### TASK STATEMENT
State how many lines in the records below contain the word "specifically". Nothing else is needed.

### AVAILABLE DATA
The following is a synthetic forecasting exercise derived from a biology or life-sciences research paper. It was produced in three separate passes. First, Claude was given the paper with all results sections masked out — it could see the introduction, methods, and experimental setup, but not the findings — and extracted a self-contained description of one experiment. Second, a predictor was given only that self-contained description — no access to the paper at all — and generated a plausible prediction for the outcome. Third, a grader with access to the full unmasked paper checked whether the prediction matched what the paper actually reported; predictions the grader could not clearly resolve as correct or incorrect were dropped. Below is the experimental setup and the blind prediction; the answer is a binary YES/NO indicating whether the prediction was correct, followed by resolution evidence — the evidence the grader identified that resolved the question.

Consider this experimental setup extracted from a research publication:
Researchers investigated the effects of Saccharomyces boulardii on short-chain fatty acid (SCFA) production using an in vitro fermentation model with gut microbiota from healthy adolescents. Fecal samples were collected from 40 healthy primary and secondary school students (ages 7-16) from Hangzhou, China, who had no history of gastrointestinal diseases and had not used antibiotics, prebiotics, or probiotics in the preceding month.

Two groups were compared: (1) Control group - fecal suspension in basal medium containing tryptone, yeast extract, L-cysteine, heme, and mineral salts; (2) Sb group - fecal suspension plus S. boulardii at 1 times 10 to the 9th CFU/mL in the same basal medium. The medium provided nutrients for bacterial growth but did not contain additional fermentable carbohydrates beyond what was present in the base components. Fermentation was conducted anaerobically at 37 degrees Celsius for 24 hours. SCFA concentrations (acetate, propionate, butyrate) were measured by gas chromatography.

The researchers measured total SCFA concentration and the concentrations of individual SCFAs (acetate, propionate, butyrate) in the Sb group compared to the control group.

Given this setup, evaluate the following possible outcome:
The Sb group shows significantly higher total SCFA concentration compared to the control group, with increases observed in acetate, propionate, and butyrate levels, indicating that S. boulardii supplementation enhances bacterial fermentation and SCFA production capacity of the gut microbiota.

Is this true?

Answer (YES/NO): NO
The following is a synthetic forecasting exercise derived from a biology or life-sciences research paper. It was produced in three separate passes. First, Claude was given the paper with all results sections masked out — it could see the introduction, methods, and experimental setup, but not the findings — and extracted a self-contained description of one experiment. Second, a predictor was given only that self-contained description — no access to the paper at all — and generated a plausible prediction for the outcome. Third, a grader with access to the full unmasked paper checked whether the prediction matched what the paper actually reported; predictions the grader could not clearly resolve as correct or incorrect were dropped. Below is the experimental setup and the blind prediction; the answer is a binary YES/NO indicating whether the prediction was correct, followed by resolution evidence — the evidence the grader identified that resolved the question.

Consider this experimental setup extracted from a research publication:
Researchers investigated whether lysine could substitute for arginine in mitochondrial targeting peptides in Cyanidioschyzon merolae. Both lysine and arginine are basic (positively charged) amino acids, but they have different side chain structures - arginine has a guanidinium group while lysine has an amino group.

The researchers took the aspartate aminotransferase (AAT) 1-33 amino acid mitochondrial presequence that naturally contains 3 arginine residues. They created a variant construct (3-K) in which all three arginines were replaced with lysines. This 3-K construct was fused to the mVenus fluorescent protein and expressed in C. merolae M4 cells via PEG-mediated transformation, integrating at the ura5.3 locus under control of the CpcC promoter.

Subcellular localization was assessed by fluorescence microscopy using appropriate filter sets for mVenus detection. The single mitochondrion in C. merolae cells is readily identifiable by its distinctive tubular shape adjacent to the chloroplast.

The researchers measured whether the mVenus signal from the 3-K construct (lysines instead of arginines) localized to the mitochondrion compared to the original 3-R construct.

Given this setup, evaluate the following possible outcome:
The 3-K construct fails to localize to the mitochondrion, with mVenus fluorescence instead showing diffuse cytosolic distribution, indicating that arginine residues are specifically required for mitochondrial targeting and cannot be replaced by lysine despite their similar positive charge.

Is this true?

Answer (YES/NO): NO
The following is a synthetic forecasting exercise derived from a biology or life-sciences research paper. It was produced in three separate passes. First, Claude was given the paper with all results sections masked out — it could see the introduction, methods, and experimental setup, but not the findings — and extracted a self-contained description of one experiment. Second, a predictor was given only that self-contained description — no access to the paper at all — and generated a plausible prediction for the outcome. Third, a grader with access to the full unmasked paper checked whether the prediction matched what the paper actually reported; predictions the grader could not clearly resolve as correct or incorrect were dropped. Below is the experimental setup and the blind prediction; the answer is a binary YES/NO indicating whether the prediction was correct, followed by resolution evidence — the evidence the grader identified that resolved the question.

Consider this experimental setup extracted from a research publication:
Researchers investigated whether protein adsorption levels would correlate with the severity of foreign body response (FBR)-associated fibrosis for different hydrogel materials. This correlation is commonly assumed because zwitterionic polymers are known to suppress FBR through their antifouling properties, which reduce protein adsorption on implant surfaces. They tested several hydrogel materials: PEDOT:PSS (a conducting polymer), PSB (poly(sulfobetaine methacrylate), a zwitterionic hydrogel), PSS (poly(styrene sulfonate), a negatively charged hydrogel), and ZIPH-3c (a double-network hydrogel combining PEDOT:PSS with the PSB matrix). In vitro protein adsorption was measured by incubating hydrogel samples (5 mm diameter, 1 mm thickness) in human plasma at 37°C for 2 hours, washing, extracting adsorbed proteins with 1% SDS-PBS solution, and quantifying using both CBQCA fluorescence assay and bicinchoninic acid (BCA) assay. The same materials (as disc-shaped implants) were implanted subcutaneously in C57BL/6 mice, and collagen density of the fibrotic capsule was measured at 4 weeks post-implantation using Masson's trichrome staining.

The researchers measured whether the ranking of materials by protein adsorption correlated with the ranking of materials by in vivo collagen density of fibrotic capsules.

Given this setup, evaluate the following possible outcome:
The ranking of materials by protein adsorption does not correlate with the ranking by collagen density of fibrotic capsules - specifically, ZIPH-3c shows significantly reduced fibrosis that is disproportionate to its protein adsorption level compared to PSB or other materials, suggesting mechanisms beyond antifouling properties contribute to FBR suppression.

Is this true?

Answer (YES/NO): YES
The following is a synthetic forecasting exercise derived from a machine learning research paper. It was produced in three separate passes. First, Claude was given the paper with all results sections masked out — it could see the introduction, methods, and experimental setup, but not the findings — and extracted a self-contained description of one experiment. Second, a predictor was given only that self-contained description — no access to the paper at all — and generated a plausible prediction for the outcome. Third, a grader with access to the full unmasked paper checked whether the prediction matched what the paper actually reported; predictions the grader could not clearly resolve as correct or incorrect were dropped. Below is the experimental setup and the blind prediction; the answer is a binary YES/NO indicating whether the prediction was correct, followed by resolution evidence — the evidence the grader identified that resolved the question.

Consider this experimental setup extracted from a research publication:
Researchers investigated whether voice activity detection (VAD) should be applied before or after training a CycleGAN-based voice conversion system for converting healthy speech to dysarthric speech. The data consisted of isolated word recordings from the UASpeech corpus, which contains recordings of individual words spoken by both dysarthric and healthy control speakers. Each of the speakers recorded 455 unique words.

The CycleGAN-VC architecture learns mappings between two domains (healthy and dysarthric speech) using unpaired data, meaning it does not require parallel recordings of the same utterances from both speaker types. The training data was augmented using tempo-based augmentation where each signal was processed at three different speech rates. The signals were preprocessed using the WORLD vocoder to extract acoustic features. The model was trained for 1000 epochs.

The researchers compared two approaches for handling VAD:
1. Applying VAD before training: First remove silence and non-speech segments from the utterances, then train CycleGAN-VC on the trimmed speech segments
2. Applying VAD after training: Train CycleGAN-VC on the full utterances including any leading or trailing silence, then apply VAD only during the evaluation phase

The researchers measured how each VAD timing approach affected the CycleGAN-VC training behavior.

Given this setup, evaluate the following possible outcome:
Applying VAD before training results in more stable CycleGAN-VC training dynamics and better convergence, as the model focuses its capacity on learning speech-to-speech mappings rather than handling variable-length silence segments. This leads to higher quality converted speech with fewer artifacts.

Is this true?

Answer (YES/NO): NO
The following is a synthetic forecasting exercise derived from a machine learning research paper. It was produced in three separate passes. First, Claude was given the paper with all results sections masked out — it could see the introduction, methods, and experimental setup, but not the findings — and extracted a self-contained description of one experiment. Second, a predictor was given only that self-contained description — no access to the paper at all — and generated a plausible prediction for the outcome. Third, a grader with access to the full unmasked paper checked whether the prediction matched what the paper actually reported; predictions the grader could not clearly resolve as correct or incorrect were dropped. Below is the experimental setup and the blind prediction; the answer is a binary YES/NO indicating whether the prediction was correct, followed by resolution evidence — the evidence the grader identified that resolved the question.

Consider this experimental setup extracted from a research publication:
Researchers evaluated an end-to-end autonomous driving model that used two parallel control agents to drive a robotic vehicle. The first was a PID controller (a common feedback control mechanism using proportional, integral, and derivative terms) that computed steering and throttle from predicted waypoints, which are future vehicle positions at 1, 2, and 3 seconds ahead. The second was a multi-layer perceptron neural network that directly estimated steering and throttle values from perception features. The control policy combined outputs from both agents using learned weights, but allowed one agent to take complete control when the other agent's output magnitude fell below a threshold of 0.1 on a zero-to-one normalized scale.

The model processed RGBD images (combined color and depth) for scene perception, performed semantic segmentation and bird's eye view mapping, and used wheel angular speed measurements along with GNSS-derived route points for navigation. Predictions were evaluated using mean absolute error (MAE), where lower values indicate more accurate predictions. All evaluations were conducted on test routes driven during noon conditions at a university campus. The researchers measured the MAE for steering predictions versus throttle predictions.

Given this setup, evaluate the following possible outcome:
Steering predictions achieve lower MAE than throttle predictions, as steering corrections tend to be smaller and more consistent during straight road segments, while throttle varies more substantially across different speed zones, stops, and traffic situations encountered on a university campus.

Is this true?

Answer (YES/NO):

### FINISHED EXERCISE
2